Begin by jotting down several ideas to focus your thoughts and give you a basis for organizing information.
Next, make a scratch outline. For questions with several parts, make a list of the parts so that you do not miss or minimize one part.
Finally, devise a tentative thesis statement.

WRITING YOUR ANSWER


Begin by stating your thesis clearly and explicitly. An essay exam is not the time for indirectness; get to the point. In stating your point and developing your answer, use key terms from the question; it may look as though you are avoiding the question if you do not use key terms throughout your essay. If the question does not supply key terms, state your own in your thesis and use these key terms throughout your essay. Ideally, your thesis statement will forecast your overall plan and its subpoints.

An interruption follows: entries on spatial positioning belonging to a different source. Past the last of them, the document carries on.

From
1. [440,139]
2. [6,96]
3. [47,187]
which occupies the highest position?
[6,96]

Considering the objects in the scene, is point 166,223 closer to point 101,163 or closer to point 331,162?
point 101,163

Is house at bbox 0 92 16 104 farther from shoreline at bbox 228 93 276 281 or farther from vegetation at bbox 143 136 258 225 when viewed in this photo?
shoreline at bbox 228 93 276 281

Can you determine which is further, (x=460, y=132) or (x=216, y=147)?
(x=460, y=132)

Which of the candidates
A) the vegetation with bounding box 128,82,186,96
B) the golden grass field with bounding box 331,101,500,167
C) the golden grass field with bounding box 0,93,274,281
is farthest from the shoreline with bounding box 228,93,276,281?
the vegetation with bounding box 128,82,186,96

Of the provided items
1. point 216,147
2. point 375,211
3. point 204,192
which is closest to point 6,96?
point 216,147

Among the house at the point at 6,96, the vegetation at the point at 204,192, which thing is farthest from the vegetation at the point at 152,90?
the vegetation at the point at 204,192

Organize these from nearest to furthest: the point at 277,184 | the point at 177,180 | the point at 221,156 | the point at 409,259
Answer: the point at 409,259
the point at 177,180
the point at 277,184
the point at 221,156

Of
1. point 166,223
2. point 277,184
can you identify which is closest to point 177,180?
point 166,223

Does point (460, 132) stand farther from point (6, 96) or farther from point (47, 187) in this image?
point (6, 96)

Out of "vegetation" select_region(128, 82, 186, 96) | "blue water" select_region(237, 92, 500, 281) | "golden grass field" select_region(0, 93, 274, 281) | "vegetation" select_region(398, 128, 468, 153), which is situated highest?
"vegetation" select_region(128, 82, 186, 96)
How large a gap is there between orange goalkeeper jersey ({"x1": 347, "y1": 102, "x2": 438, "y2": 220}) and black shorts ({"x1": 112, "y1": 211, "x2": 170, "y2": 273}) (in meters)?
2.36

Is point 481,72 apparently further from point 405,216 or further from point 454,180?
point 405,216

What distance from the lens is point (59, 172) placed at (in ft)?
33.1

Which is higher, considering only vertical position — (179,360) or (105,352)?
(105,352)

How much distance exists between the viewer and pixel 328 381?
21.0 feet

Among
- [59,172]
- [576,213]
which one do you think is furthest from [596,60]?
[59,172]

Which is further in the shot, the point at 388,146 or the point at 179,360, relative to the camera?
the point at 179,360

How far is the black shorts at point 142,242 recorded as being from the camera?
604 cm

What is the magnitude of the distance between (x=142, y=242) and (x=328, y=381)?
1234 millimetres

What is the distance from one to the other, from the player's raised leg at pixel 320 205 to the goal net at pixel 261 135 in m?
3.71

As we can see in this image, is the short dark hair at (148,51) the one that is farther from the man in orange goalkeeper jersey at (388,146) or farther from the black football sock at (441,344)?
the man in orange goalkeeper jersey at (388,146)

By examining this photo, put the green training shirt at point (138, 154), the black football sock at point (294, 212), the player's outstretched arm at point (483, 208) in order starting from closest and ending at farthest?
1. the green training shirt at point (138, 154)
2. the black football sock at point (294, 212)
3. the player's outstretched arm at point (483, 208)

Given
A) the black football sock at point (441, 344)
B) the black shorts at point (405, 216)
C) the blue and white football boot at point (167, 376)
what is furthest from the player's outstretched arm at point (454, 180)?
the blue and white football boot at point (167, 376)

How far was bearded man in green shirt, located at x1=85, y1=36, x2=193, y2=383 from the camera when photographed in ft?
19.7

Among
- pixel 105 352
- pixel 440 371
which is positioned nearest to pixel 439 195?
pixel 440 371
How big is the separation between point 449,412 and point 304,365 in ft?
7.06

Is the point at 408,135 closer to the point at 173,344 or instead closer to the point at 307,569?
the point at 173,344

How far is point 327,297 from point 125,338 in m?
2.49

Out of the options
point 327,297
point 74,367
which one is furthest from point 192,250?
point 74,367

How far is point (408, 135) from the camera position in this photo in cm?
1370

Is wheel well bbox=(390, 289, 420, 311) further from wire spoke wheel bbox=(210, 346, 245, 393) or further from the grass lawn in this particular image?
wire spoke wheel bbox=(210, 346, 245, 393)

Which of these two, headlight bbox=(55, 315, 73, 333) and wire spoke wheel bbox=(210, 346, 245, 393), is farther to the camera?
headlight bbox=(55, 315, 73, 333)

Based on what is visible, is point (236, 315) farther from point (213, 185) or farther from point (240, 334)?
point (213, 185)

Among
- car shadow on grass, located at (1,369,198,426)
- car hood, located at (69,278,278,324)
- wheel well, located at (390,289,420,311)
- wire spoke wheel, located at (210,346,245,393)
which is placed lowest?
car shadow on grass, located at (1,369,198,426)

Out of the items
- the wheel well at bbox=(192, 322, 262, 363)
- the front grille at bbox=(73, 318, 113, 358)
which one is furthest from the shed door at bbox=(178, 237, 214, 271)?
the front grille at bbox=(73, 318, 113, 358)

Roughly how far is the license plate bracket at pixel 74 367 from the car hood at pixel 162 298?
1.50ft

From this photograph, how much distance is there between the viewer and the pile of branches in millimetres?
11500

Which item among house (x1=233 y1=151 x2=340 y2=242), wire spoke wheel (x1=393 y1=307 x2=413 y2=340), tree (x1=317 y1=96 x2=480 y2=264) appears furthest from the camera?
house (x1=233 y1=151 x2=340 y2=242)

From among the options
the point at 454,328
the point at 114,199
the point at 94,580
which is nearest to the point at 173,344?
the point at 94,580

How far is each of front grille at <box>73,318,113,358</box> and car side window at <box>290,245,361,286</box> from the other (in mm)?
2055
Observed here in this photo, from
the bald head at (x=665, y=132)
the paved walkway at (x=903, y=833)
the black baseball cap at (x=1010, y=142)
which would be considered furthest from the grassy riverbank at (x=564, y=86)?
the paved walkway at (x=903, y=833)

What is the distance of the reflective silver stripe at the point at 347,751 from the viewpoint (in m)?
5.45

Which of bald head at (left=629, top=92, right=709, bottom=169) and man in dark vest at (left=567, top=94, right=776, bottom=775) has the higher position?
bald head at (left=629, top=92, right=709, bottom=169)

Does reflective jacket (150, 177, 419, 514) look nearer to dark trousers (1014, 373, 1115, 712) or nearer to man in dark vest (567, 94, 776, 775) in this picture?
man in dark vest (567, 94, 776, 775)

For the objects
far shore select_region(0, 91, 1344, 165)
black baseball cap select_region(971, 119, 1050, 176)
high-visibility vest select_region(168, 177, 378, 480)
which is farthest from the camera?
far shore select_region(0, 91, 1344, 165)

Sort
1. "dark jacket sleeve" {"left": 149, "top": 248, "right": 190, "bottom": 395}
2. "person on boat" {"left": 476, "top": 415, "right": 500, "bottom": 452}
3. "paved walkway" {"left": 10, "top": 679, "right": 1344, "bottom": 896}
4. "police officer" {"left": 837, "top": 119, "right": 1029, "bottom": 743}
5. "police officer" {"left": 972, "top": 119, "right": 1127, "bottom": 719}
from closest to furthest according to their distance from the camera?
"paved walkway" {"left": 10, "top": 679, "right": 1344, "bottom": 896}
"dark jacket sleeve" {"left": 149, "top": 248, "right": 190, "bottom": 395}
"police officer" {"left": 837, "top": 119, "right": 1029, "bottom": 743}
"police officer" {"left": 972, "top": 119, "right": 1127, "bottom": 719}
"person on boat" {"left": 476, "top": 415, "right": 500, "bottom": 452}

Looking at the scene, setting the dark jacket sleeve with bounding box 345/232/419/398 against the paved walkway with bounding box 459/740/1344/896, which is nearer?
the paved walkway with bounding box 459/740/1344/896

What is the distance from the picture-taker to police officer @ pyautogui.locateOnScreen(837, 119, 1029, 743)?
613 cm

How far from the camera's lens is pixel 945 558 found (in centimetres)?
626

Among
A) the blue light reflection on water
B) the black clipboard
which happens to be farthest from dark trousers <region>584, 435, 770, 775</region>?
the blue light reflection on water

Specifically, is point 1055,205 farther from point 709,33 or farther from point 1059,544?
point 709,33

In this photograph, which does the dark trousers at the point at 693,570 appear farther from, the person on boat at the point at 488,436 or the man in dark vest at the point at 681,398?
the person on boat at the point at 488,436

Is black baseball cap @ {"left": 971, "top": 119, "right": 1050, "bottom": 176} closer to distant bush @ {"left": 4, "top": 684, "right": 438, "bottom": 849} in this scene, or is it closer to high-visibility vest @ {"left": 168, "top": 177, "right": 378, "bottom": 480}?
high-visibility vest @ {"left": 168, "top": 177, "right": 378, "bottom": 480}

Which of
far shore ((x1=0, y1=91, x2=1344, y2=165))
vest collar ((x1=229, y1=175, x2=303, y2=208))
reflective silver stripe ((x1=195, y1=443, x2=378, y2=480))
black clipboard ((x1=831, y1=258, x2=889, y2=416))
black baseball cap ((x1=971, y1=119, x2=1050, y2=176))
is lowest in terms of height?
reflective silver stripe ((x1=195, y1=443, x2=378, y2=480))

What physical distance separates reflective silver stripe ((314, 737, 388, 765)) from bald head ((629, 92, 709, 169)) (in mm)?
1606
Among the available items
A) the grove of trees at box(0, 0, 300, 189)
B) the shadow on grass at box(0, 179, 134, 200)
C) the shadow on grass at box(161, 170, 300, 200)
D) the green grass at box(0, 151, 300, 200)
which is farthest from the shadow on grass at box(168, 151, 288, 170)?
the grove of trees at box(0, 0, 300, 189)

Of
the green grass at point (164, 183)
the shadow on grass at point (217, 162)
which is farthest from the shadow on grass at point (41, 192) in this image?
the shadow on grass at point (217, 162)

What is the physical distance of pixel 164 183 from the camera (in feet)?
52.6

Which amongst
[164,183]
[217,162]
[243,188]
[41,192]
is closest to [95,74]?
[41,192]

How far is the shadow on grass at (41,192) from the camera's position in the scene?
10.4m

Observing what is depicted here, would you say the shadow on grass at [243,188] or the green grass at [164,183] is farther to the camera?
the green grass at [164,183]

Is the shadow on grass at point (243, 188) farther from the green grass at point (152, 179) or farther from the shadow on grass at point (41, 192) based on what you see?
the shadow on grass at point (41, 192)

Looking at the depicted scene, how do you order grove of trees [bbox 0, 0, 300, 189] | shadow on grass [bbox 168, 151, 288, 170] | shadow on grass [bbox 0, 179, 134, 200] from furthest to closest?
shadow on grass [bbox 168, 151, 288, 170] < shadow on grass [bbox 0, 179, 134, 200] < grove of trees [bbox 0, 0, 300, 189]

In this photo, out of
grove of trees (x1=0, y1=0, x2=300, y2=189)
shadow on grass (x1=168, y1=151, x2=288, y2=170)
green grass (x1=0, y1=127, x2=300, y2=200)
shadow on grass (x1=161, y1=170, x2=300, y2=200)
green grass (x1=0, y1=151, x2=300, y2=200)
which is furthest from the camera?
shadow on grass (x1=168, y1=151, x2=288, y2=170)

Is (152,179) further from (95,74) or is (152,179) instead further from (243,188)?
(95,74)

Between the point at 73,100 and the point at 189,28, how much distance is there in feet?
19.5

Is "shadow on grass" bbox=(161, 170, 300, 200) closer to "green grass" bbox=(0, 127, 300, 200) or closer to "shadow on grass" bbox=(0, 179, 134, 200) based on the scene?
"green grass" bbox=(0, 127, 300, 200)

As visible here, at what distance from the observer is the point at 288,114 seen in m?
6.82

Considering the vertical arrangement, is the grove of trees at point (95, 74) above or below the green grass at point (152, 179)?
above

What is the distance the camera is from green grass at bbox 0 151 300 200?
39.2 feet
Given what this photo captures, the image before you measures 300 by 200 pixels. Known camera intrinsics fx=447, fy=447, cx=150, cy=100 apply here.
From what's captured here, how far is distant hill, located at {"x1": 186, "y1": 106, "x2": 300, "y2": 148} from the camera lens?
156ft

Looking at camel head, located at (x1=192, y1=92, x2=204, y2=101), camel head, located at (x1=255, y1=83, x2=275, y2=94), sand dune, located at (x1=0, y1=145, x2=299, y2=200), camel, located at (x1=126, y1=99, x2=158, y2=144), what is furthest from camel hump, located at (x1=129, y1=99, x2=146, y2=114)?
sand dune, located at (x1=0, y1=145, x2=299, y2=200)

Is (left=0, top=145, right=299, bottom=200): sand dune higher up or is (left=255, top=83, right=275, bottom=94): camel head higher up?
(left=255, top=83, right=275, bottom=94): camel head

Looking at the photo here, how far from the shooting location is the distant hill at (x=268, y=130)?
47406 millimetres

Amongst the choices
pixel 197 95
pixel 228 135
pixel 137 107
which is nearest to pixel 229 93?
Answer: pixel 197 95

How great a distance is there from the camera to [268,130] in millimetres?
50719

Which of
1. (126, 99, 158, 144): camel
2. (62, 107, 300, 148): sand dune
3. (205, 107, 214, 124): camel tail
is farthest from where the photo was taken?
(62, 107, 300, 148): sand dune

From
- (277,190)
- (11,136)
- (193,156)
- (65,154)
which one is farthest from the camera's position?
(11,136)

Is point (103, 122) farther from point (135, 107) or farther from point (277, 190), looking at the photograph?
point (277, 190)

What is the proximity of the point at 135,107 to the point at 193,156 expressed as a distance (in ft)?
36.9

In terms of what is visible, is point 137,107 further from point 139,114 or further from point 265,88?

Develop your answer thoroughly with carefully expressed explanations, examples, illustrations, and reasons. If you have access to your notes or course materials, offer specific details from the texts. Do not pad your answer with irrelevancies and repetitions just to fill up space. Most instructors read exams carefully and are not impressed by the length of an answer alone.

Watch the clock carefully to ensure that you do not spend too much time on one answer. You must be realistic about the time constraints of an essay exam, especially if you know the material and are prepared to write a lot. If you run out of time when you are writing an answer, jot down the remaining main ideas from your outline, just to show that you know the material and with more time could have continued your exposition.

Write legibly and allow time to proofread. Remember that your instructor will probably be reading a large pile of exams. Careless scrawls, misspellings, omitted words, and missing punctuation marks will only make that reading difficult, even exasperating. A few minutes of careful proofreading can improve your grade.